I have an issue with charsets and how they are encoded in a request I send. I have a test case where I want the code to end up with the exact same md5-hash on both sides. While still being the character 'å', obviously. (So not converted into some broken char or just '?')
The source input is utf8 and contains a norwegian character, for example "båt".
This input will then be sent to an API that wants data to be latin1 / ISO-8859-1.
One goal is also to avoid having to add utf8_decode to the receiving end.
So this is the very simplified code of what I've sent until now:
$password_send = 'båt';
echo "Test 1: " . md5( $password ) . "
";
$params = array('password' => $password);
$request = xmlrpc_encode_request($module, $params);
And this is how the receiving end treats it. It basically just converts it into an md5 hash and sends it to another method. No other conversion of the incoming data has been done.
$_hash = md5( $password_receive );
echo "Test 2: {$_hash}
";
Member::updatePassword($member_id, $_hash);
I need the $_hash to be (when 'båt' is sent) to end up as the hash 7e2cdd98fccee62723784a815a2ecdcb. Since this is the md5-hash that 'båt' resolves into when the password 'båt' is saved on the site itself (and not trough the API)
So when I send 'båt' in the API-request, then on the receiver end, it ends up with: fd9cac747daca144726dc579c32f48a, which is wrong. When I check the md5() of 'båt' before I send it, then it is also displayed as fd9cac747daca144726dc579c32f48ae.
I guess this is expected, since I don't use utf8_decode yet, but if I change what I send, like so: $password_send = utf8_decode('båt');
Then it still doesn't end up with the correct hash on the receiver end, then it ends up with: b865deb1e3b0891a41c5444c00893a0f
However, if I also add utf8_decode on the receiver end, like so: $_hash = utf8_decode($password_receive), then it ends up with the hash I need it to be: 7e2cdd98fccee62723784a815a2ecdcb
But this seems very wrong... Having to do utf8_decode on both sides. And while this hash is now correct on the receiving end too, the issue is that I don't want to change any code on the receiving end. And it doesn't work to just do utf8_decode twice before I send the value, because then I just end up with the hash c2d1fbc45e123f65edd74401ef58dd6a on the receiving end (which is the equivalent of doing md5('b?t').
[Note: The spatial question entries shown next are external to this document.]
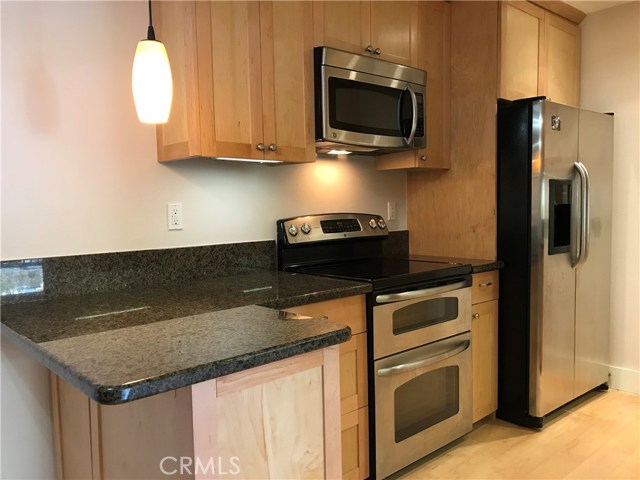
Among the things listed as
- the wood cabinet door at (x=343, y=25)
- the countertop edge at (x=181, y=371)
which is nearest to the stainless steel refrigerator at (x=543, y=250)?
the wood cabinet door at (x=343, y=25)

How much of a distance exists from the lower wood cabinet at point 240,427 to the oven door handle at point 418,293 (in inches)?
35.9

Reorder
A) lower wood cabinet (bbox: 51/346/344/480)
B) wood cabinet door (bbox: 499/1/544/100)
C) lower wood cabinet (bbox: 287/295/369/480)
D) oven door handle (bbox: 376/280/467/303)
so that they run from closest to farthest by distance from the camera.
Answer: lower wood cabinet (bbox: 51/346/344/480) → lower wood cabinet (bbox: 287/295/369/480) → oven door handle (bbox: 376/280/467/303) → wood cabinet door (bbox: 499/1/544/100)

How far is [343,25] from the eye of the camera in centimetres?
226

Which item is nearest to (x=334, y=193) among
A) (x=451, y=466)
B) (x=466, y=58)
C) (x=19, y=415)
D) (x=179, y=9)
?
(x=466, y=58)

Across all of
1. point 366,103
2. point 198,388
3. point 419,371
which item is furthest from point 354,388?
point 366,103

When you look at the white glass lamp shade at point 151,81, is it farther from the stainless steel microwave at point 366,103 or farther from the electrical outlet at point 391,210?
the electrical outlet at point 391,210

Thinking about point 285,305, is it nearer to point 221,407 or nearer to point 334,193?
point 221,407

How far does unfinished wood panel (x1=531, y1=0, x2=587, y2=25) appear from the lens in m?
2.88

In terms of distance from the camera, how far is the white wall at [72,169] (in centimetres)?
166

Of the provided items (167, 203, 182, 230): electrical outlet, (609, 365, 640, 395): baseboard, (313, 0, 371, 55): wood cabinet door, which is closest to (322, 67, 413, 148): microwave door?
(313, 0, 371, 55): wood cabinet door

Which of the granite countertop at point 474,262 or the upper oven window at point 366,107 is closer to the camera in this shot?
the upper oven window at point 366,107

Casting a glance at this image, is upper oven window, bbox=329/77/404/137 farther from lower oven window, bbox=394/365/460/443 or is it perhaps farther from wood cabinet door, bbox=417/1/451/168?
lower oven window, bbox=394/365/460/443

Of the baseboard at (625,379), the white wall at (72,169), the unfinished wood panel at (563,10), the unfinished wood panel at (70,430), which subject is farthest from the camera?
the baseboard at (625,379)

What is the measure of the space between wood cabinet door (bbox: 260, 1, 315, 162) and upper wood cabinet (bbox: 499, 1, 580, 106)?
1145mm
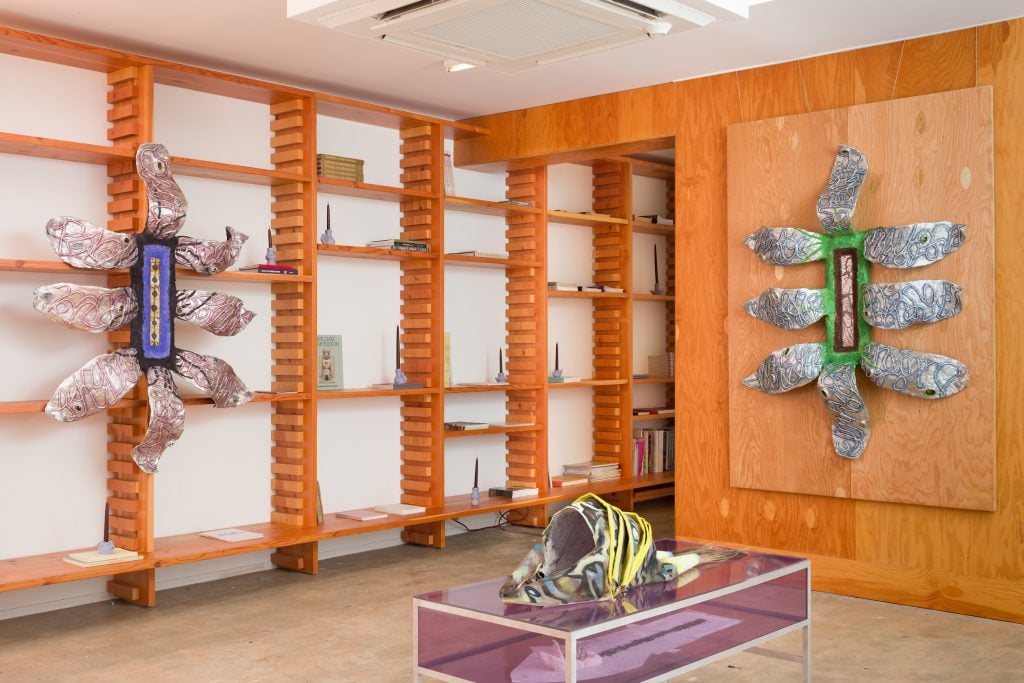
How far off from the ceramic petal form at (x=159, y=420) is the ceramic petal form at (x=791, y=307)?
281 centimetres

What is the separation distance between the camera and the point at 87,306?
448 centimetres

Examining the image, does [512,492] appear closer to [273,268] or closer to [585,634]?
[273,268]

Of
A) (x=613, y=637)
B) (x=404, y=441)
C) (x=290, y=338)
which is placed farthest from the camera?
(x=404, y=441)

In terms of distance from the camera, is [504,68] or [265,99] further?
[265,99]

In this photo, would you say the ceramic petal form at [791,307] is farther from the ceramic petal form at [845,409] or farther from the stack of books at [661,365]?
the stack of books at [661,365]

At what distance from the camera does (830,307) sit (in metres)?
4.97

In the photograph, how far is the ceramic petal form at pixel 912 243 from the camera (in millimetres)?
4656

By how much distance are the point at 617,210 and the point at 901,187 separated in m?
2.83

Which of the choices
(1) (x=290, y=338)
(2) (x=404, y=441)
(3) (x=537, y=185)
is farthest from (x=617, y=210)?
(1) (x=290, y=338)

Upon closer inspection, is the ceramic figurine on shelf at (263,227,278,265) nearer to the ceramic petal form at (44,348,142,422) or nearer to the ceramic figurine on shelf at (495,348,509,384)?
the ceramic petal form at (44,348,142,422)

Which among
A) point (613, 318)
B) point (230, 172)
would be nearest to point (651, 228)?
point (613, 318)

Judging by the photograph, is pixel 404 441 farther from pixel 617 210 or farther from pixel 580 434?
pixel 617 210

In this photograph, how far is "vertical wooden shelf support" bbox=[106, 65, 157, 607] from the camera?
483 cm

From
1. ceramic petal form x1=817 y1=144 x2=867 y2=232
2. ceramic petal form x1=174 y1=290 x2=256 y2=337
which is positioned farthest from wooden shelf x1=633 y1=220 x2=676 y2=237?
ceramic petal form x1=174 y1=290 x2=256 y2=337
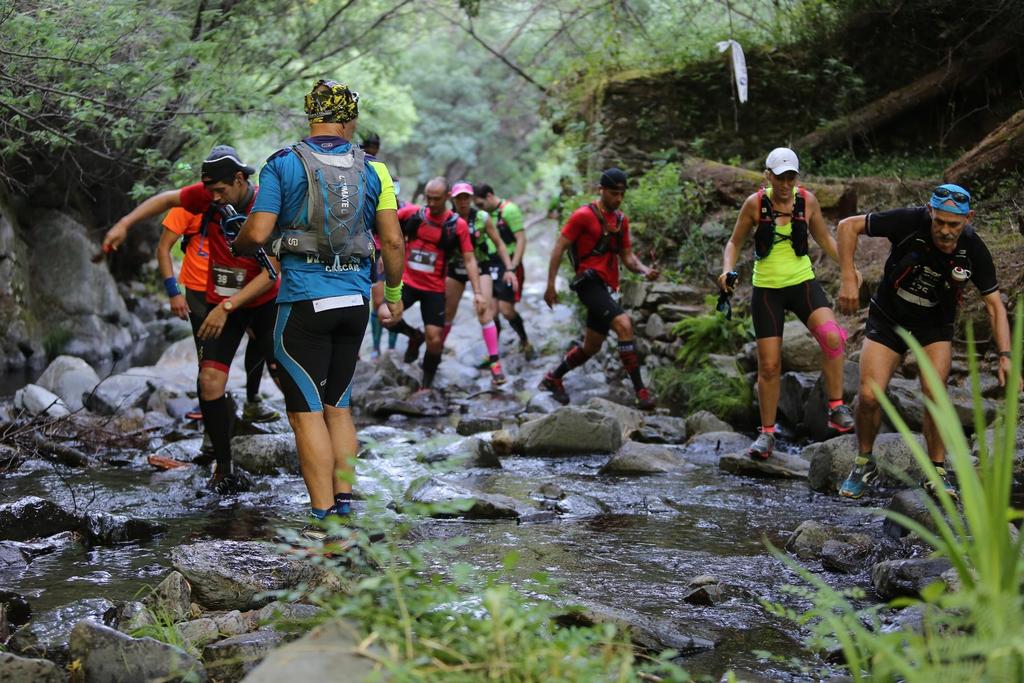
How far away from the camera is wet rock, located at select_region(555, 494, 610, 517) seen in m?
6.74

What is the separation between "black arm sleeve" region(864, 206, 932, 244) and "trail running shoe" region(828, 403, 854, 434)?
2.27m

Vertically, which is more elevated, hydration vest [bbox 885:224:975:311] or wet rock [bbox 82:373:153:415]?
hydration vest [bbox 885:224:975:311]

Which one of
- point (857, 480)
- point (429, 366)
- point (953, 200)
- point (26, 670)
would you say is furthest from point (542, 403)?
point (26, 670)

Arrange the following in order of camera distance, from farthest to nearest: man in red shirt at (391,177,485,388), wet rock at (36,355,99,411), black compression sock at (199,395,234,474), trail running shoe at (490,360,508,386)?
→ 1. trail running shoe at (490,360,508,386)
2. man in red shirt at (391,177,485,388)
3. wet rock at (36,355,99,411)
4. black compression sock at (199,395,234,474)

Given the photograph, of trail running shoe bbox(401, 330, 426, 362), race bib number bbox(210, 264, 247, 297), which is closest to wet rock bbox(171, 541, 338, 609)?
race bib number bbox(210, 264, 247, 297)

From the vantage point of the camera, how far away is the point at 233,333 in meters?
7.05

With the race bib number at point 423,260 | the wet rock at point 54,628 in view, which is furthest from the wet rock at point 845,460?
the race bib number at point 423,260

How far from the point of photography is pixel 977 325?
9414mm

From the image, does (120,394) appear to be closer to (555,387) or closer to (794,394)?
(555,387)

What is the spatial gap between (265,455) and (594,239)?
172 inches

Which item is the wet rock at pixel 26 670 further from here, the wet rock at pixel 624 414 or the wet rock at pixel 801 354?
the wet rock at pixel 801 354

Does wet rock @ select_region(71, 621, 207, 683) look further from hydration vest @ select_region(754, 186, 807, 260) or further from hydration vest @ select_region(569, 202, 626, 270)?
hydration vest @ select_region(569, 202, 626, 270)

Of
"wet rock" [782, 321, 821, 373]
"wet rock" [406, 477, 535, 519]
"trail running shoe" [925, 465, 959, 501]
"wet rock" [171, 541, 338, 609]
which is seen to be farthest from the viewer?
"wet rock" [782, 321, 821, 373]

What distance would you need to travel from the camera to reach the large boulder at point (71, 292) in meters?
17.5
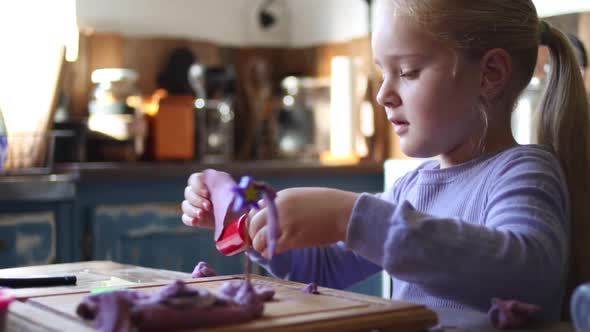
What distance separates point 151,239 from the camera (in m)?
2.20

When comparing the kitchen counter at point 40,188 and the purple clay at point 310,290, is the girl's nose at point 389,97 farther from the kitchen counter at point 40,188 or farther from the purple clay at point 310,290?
the kitchen counter at point 40,188

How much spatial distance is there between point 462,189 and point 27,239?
51.6 inches

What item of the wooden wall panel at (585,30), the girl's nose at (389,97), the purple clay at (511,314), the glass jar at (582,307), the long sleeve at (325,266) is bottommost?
the long sleeve at (325,266)

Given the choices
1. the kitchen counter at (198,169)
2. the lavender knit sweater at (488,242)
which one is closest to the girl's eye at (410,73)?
the lavender knit sweater at (488,242)

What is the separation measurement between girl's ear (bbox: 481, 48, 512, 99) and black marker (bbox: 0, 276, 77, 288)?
542 mm

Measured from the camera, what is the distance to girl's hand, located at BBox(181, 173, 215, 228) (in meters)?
0.90

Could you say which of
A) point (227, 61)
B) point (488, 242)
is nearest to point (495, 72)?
point (488, 242)

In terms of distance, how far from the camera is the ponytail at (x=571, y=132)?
984mm

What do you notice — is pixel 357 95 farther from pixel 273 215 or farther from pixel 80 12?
pixel 273 215

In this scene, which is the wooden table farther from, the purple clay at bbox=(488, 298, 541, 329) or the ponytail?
the ponytail

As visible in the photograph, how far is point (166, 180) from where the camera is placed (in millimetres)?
Result: 2217

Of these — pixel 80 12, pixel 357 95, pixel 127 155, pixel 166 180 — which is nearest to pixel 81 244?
pixel 166 180

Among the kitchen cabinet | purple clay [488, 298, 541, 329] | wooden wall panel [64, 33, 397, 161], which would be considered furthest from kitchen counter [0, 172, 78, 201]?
purple clay [488, 298, 541, 329]

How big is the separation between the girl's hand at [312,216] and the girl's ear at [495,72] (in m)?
0.32
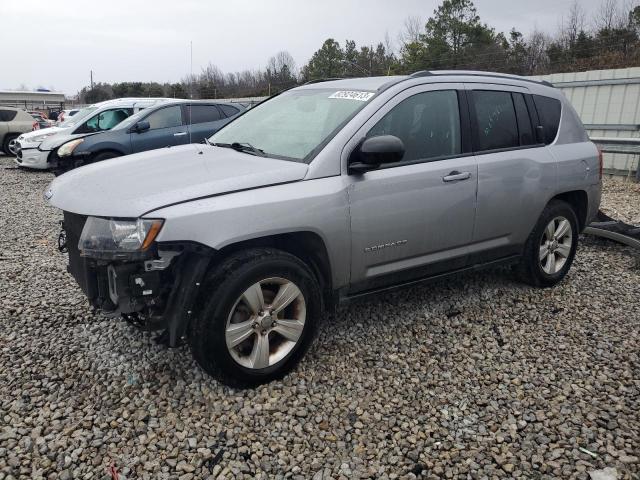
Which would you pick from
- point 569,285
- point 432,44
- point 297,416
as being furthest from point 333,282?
point 432,44

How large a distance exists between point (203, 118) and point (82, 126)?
372 cm

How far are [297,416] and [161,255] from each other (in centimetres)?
115

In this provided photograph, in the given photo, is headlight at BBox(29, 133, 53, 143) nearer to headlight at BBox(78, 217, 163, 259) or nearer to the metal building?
headlight at BBox(78, 217, 163, 259)

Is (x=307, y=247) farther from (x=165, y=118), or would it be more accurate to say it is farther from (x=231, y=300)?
(x=165, y=118)

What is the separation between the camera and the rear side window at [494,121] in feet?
12.9

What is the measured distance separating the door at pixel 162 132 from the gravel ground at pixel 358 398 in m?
5.69

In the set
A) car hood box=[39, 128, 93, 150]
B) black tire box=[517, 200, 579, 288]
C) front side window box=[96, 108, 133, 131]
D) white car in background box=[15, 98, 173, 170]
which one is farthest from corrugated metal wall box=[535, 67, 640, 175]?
car hood box=[39, 128, 93, 150]

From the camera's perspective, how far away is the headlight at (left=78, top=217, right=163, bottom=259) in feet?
8.45

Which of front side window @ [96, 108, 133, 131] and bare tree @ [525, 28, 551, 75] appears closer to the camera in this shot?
front side window @ [96, 108, 133, 131]

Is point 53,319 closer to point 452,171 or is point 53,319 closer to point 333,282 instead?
point 333,282

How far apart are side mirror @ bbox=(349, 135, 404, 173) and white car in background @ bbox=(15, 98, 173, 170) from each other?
10.1 metres

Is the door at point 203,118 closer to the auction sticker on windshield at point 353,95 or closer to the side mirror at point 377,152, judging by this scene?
the auction sticker on windshield at point 353,95

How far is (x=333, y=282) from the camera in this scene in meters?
3.25

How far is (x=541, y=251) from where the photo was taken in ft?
14.9
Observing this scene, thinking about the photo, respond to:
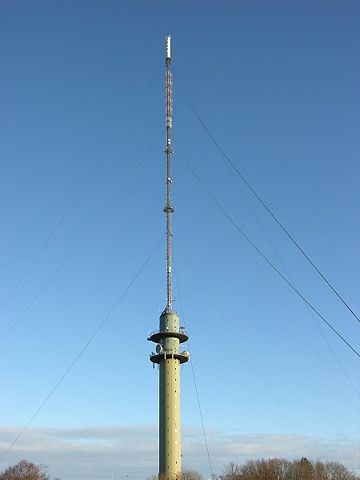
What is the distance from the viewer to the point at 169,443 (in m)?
60.9

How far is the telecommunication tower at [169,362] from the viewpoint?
60781 mm

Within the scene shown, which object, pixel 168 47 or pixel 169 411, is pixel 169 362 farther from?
pixel 168 47

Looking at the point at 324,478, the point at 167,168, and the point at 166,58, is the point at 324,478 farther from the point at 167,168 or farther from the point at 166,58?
the point at 166,58

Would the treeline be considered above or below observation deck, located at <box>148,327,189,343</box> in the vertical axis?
below

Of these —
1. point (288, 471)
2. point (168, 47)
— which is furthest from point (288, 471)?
point (168, 47)

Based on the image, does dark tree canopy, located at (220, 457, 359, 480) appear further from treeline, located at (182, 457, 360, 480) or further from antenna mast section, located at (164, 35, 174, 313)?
antenna mast section, located at (164, 35, 174, 313)

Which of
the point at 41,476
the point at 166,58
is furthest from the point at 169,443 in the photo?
the point at 41,476

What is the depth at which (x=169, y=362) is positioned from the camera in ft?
213

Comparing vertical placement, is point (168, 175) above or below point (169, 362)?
above

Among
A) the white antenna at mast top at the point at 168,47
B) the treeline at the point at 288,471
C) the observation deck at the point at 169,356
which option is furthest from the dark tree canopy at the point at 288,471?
the white antenna at mast top at the point at 168,47

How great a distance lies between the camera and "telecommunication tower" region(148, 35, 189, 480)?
6078cm

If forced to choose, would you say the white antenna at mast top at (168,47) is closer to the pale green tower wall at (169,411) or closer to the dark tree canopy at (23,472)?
the pale green tower wall at (169,411)

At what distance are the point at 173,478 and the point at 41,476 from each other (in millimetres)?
56022

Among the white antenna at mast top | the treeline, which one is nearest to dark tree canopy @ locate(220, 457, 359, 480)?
the treeline
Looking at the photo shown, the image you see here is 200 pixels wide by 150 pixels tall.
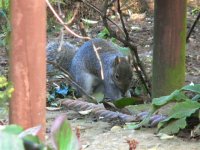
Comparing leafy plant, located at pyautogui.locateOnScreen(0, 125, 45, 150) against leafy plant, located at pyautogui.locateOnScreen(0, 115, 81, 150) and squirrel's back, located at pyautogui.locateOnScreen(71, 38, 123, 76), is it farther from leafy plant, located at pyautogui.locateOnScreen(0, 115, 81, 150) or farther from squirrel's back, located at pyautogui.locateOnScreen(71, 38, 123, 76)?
squirrel's back, located at pyautogui.locateOnScreen(71, 38, 123, 76)

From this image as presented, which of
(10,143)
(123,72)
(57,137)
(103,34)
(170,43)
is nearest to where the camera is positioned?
(10,143)

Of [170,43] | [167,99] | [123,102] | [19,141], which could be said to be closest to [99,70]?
[123,102]

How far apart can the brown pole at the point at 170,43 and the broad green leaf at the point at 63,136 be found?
245cm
It only worked when I do utf8_decode once before I send it, and once on the receiver end.
So I started to realize that xmlrpc_encode_request probably is the culprit, in that it maybe did some conversion on it's own. First I checked what a var_dump of $request said, in the cases where the $password_send value has NOT been utf8_decoded. And that is:
<string>båt</string>
When I do utf8_decode on the value $password_send before it's made into an xmlrpc request, then it is:
<string>båt</string>
Then I read the documentation on xmlrpc_encode_request. And I've tried various combinations of output_options, but none of them seems to work. In every scenario I still have to do utf8_decode in the code on the input data on the receiver end to end up with the exact same md5 that I need.
I realize this might be somewhat confusing. I would really really appreciate it if someone is able to help me out here. By giving me some pointer on what I should do or try. Because I've gotten completely lost on this issue now :(